Crise climatique en forêt vosgienne : le Sénateur Jackie Pierre demande la reconnaissance de l’état de catastrophe naturelle

Le Sénateur Jackie Pierre a récemment appelé l’attention du Gouvernement en la personne de Monsieur le Ministre de l’Agriculture et de l’alimentation au travers d’une Question écrite intitulée « Crise climatique en forêt vosgienne et demande de reconnaissance de l’état de catastrophe naturelle », en vue de relayer les préoccupations exprimées par des représentants de la filière bois, dont Monsieur le président de l’Association des Communes forestières Vosgiennes, qui s’est récemment ému de la situation de nos forêts auprès du Sénateur. Cette question écrite a été publiée dans le Journal Officiel Sénat de ce jeudi 1er août 2019.

Crise climatique en forêt vosgienne et demande de reconnaissance de l’état de catastrophe naturelle.

Question écrite n° 11910 de M. Jackie Pierre (Vosges – Les Républicains) publiée dans le JO Sénat du 01/08/2019.

M. Jackie Pierre attire l’attention de M. le ministre de l’agriculture et de l’alimentation sur la grave crise climatique et sanitaire que traverse actuellement la forêt du Grand-Est et donc la forêt vosgienne. Depuis quelques mois, nos arbres sont victimes de multiples fléaux : sécheresse, scolytes, chalarose, chenilles processionnaires, qui entraînent de lourdes conséquences.
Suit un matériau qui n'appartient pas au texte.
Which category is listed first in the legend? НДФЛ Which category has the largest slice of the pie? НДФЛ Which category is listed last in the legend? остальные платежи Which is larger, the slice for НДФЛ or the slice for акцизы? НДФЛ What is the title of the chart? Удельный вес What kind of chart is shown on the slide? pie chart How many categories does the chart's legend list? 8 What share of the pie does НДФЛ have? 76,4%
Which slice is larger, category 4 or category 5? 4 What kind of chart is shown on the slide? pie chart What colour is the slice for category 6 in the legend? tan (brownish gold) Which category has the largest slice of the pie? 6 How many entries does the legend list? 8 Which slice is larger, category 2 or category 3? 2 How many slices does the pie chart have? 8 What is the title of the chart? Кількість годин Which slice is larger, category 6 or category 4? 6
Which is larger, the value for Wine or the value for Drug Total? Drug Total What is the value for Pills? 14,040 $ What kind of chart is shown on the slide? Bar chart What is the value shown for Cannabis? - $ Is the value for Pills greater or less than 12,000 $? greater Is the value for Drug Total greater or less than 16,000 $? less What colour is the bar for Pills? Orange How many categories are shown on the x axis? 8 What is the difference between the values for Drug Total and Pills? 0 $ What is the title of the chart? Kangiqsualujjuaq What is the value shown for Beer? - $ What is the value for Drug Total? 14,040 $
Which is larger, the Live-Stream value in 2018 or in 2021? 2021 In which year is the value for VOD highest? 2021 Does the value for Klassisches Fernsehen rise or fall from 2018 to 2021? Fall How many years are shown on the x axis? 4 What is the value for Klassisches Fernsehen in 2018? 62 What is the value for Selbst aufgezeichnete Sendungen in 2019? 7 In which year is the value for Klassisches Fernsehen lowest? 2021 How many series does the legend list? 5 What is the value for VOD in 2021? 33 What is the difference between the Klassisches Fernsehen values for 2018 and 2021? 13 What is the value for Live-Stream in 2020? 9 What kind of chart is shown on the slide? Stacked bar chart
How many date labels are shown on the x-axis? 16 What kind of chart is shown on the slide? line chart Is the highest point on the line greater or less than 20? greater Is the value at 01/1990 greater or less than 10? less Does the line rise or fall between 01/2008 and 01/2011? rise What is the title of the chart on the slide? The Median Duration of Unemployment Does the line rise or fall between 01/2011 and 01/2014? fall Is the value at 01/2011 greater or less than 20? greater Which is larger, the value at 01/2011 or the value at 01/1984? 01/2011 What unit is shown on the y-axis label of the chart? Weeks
De plus en plus de sapins des Vosges meurent sur pied. Le manque d’eau depuis le début de l’année et les périodes répétées de canicule font ainsi la joie des parasites. Il s’agit d’une crise exceptionnelle qui nécessite des mesures exceptionnelles. Nous nous trouvons face à une crise climatique et sanitaire dont on ne sait quand elle va se terminer et pour laquelle, à ce jour, nous n’avons aucune visibilité quant aux répercussions économiques et environnementales. Dans l’immédiat, cette situation catastrophique génère la mobilisation d’importants volumes de bois communaux scolytés ou dépérissants, entraînant une chute des cours du bois qui malgré tout produira des recettes sur une ou deux années. À ce titre, il serait souhaitable que les importantes rentrées d’argent dues à ces produits exceptionnels ne pénalisent pas les communes dans le calcul de leur prochaine dotation globale de fonctionnement, n’étant pas sûr que les recettes couvriront les investissements que ces communes devront supporter à terme. L’office national des forêts (ONF) est en mesure d’isoler ces recettes, il serait bon de ne pas les prendre en considération. Par ailleurs, malgré l’investissement sans faille des élus des communes forestières, des agents ONF et des acteurs de la filière pour parer à l’urgence du terrain, les moyens mis en œuvre ne sont pas suffisants et nous sentons poindre chez ces derniers un sentiment d’abandon face à l’immensité de la tâche. Aussi, comme cela avait été le cas pour la tempête de 1999, une reconnaissance de l’état de catastrophe naturelle apparaît comme primordiale pour agir vite et mettre en place aujourd’hui pour demain les mesures les plus efficaces pour le maintien de la filière et l’avenir de nos forêts. Ces dernières sont d’ores et déjà à recréer avec de nouvelles essences adaptées aux changements climatiques. Il souhaite par conséquent connaître les intentions du Gouvernement sur cette demande de reconnaissance de l’état de catastrophe naturelle et les mesures structurelles et ambitieuses qu’il entend prendre en réponse à cette crise climatique majeure.